Una vez más, inicio de curso. Superada, como se ha podido, la tarea de equipar a los alumnos para el nuevo curso -especialmente en lo que se refiere a los incomprensiblemente caros libros de texto-, millones de familias se disponen a confiar, día tras día, lo más preciado que tienen, a los miles de colegios repartidos por toda España. Se habla mucho del esfuerzo económico al inicio de curso, pero menos de la ilusión y la confianza con que millones de padres dejan a sus hijos a merced del que, probablemente, sea el sistema educativo más disfuncional de Europa.

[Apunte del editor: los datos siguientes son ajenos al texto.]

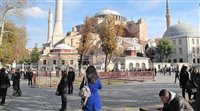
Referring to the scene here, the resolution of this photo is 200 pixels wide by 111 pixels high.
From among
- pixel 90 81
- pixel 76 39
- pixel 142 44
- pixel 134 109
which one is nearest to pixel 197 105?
pixel 90 81

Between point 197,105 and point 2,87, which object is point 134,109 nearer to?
point 2,87

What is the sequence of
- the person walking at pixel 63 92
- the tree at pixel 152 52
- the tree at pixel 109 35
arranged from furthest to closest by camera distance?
the tree at pixel 152 52, the tree at pixel 109 35, the person walking at pixel 63 92

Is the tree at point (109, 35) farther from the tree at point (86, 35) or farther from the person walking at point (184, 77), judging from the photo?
the person walking at point (184, 77)

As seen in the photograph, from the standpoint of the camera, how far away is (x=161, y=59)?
8906 centimetres

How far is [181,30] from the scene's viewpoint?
101 m

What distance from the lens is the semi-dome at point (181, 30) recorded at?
325 feet

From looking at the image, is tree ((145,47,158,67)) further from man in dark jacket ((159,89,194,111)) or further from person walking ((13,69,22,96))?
man in dark jacket ((159,89,194,111))

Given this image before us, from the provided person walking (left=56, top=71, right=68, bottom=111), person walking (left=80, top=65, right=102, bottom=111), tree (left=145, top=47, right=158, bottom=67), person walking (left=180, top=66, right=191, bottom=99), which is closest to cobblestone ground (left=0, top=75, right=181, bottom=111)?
person walking (left=56, top=71, right=68, bottom=111)

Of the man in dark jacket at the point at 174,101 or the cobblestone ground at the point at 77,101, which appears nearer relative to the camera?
the man in dark jacket at the point at 174,101

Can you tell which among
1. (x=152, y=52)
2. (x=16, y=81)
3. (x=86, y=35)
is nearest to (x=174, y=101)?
(x=16, y=81)

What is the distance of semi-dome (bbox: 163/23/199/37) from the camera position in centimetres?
9900

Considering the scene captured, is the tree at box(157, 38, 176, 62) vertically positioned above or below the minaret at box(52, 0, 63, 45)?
below

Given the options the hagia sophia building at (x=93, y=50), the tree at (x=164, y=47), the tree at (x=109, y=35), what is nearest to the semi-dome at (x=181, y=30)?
the hagia sophia building at (x=93, y=50)

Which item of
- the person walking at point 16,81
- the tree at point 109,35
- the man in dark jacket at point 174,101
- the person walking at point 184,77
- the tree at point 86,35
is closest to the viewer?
the man in dark jacket at point 174,101
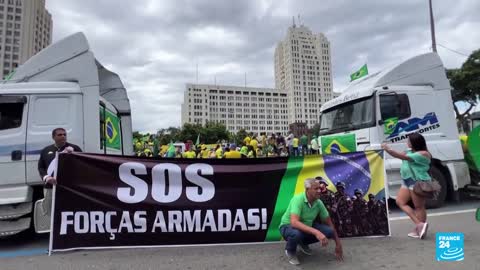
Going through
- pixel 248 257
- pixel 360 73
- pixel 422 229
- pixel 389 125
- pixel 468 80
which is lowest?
pixel 248 257

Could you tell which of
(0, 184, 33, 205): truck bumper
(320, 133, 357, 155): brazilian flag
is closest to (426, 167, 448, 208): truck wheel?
(320, 133, 357, 155): brazilian flag

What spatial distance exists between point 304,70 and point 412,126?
135387mm

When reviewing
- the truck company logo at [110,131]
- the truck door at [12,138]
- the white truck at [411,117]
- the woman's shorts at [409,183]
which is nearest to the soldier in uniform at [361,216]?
the woman's shorts at [409,183]

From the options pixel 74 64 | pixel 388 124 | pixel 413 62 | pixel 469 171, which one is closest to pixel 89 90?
pixel 74 64

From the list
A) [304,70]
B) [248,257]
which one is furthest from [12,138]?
[304,70]

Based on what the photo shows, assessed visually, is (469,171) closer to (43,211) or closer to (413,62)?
(413,62)

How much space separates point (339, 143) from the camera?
25.3 feet

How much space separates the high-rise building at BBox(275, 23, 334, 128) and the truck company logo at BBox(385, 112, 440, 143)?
120821 millimetres

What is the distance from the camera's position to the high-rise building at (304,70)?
13212 centimetres

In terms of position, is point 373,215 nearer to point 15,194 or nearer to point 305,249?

Si uno oye hablar de nuestro sistema educativo a alguno de nuestros próceres, saldrá enseguida la etiqueta de equitativo, pero, ¿en qué consiste tal equidad? Para empezar, lo que denominan equidad es, en realidad, dispersión: muchos alumnos con resultados similares en el centro, y pocos con resultados buenos o malos –mediocridad sería una palabra más precisa que equidad, sobre todo cuando nuestra media es más bien pobre-. El problema es que, analizando un poco mejor los datos, nos encontramos con que, para los alumnos con peores resultados, la dispersión es similar a la del resto de los países europeos, mientras que para los alumnos con buenos resultados, esa dispersión es una de las más bajas del mundo desarrollado. Es decir, aunque en una mirada superficial pudiera parecer que la baja dispersión es producto de la equidad de nuestro sistema, en realidad se debe a que no dejamos que los buenos alumnos lo sean. No es de extrañar que la OCDE apuntara recientemente que España es el penúltimo país del continente en cuanto a proporción de alumnos excelentes.
La pregunta que conviene hacerse es: ¿cómo impedimos a los alumnos con posibilidades ser buenos? El mecanismo principal que utilizamos es dejarles de enseñar cuando alcanzan un nivel mínimo. Y, para que no se quejen, les ponemos la máxima nota. En España, tenemos un sistema educativo cuya mayor genialidad es haber descubierto que el 10, la nota más alta, puede utilizarse como desincentivo para que el alumno desista de seguir mejorando y aprendiendo. Así, un chaval que en otro país europeo tiene una calificación de 7, puede seguir esforzándose por mejorar. A ese mismo alumno, en España, le ponemos un 10, con lo que le estamos diciendo que ya ha llegado al máximo, dejándole sin posibilidades de superarse.
Esto, naturalmente, tiene su origen en la nefasta legislación educativa: cuando en los currículos se dejó de detallar todo lo que los mejores alumnos debían de aprender, y se sustituyó por el mínimo que todos los alumnos debían saber. Sin embargo, le medida no habría tenido el efecto que ha tenido si las editoriales de libros de texto -sí, esos para los que acaba usted de empeñar un riñón- no hubieran estructurado sus manuales introduciendo sólo los contenidos mínimos, estableciendo de facto un nuevo estándar educativo: teóricamente, el alumno que supiese todos los contenidos mínimos debería obtener una nota de 5, pero como no existe ningún contenido más, a ese alumno el docente le pone un 10. Y así se ha creado el perverso mecanismo que impide a los buenos alumnos serlo realmente.
Por otro lado, ¿salen beneficiados los peores alumnos con esta famosa equidad? Pues, por un lado, es cierto que nuestros malos alumnos tienen un nivel similar a los malos alumnos del resto de Europa. Sin embargo, nuestro rígido y disfuncional sistema educativo no tiene mejor cosa que hacer con ellos que enviarlos al fracaso escolar e impedirles estudiar una Formación Profesional que sí hubieran aprovechado en cualquier otro país de nuestro entorno. No deja de llamarme la atención que, cuando el sistema educativo público de no pocas Comunidades condenaba al fracaso a dos de cada cinco alumnos (uno de cada dos, en el caso de los varones), nadie pensara que la escuela pública estuviera en peligro, mientras que, cuando se han efectuado recortes de no demasiado calado -vistas la ruina en que quedó el país-, todo se haya llenado de camisetas verdes.
La nueva reforma, la LOMCE, consiste en injertar pequeñas medidas que han funcionado en algún que otro país, pero que, al carecer de un diagnóstico profundo de los problemas de nuestro sistema educativo y de una visión global de hacia dónde queremos conducirlo, lo único que conseguirá será enfoscar un edificio que tiene graves problemas estructurales. Tiene, eso sí, una carga de profundidad: un enfoque decidido hacia la medición de resultados. Pero, mientras no haya mayor transparencia, participación ciudadana y agencias de evaluación independientes del poder político, es difícil que podamos apreciar los resultados positivos de tal medida.
¿Está, por tanto, justificada la confianza de los padres ante el inicio del nuevo curso escolar?